**GIVEN PROBLEM**: Find every line in the items below that contains the word "solar", and copy each such line in full. Match case exactly.
** Start **
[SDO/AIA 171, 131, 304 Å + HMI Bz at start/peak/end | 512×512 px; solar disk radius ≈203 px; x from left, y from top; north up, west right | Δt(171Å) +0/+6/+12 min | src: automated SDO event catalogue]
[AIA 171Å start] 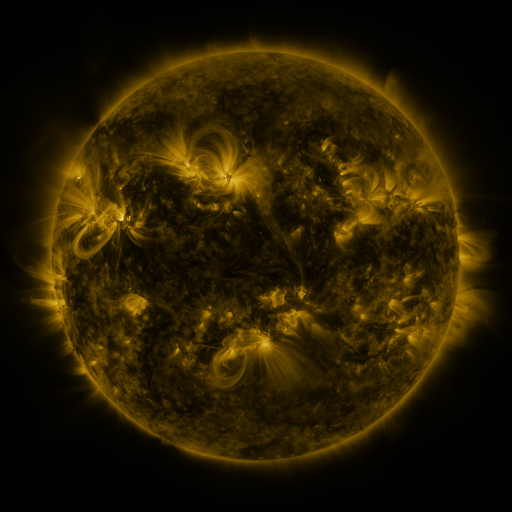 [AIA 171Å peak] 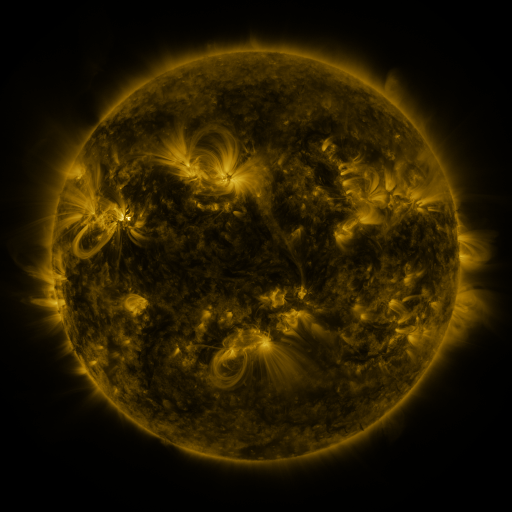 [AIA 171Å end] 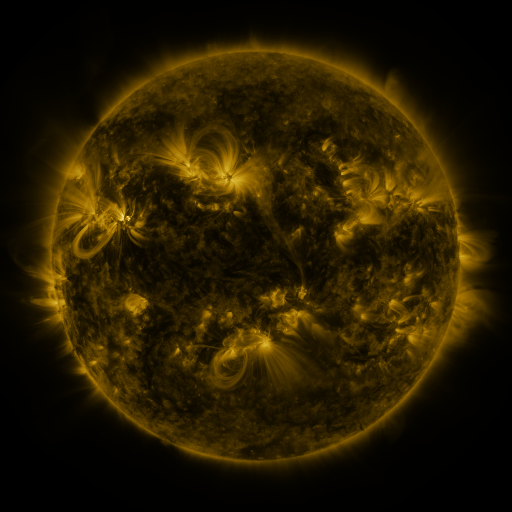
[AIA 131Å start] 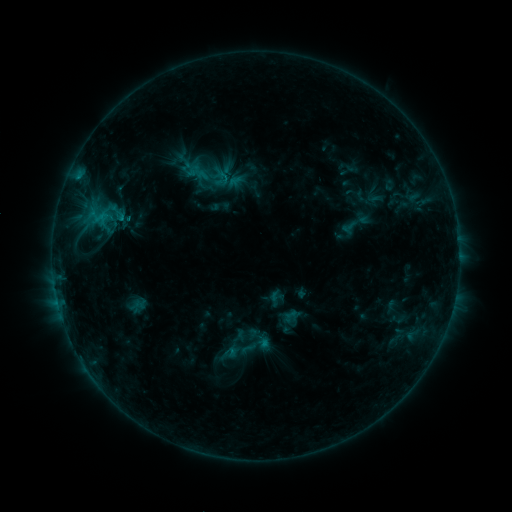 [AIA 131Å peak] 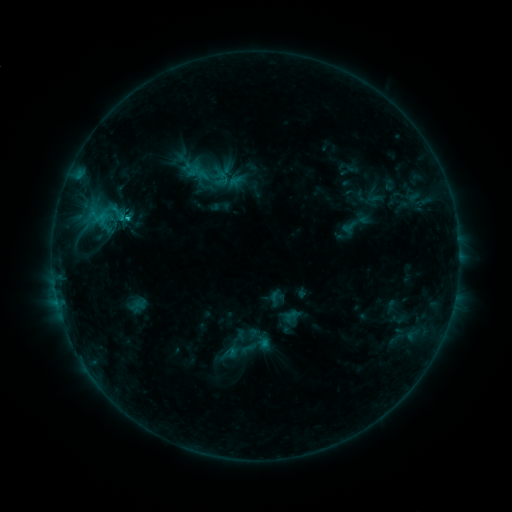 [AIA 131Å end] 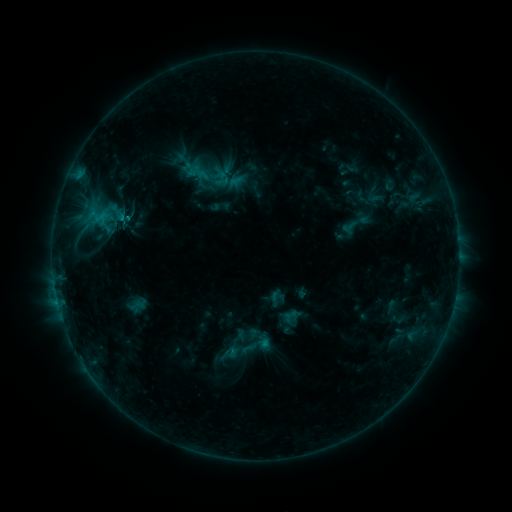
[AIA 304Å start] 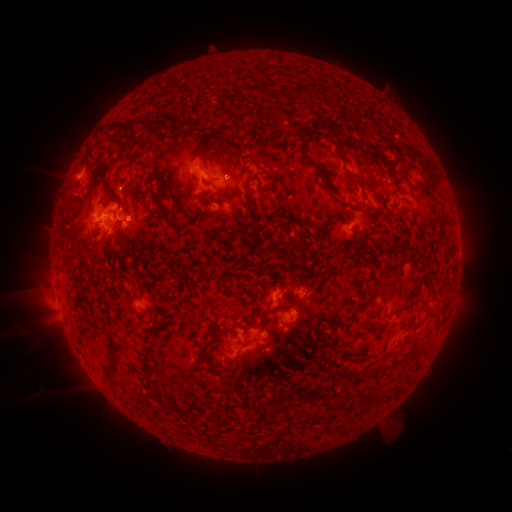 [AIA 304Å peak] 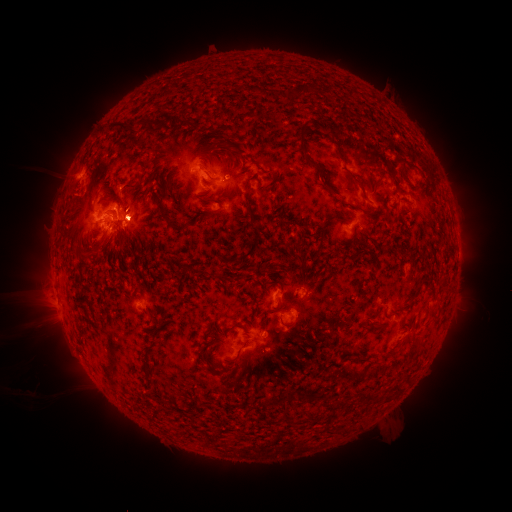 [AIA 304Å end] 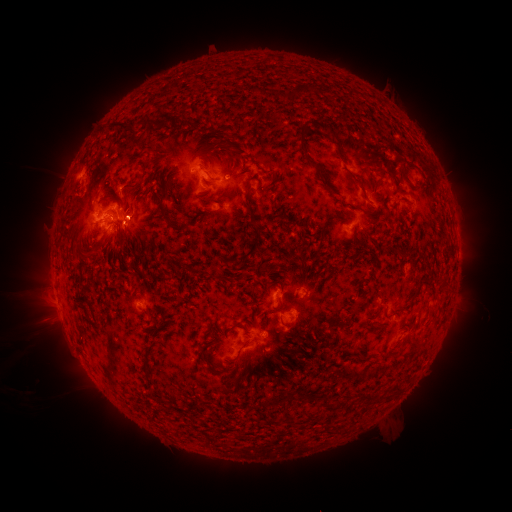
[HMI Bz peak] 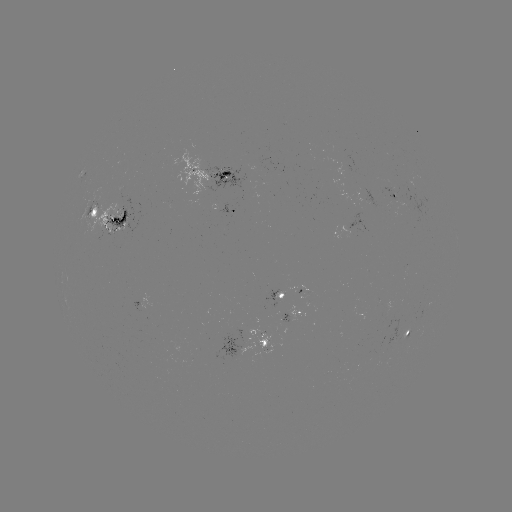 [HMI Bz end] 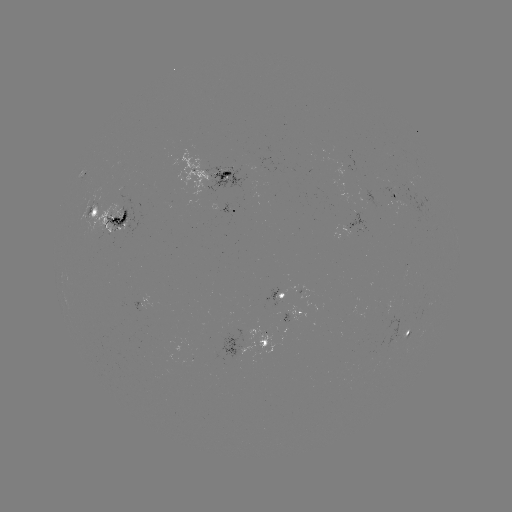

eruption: [98, 186, 170, 269]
** End **
**EXPECTED OUTPUT**:
[SDO/AIA 171, 131, 304 Å + HMI Bz at start/peak/end | 512×512 px; solar disk radius ≈203 px; x from left, y from top; north up, west right | Δt(171Å) +0/+6/+12 min | src: automated SDO event catalogue]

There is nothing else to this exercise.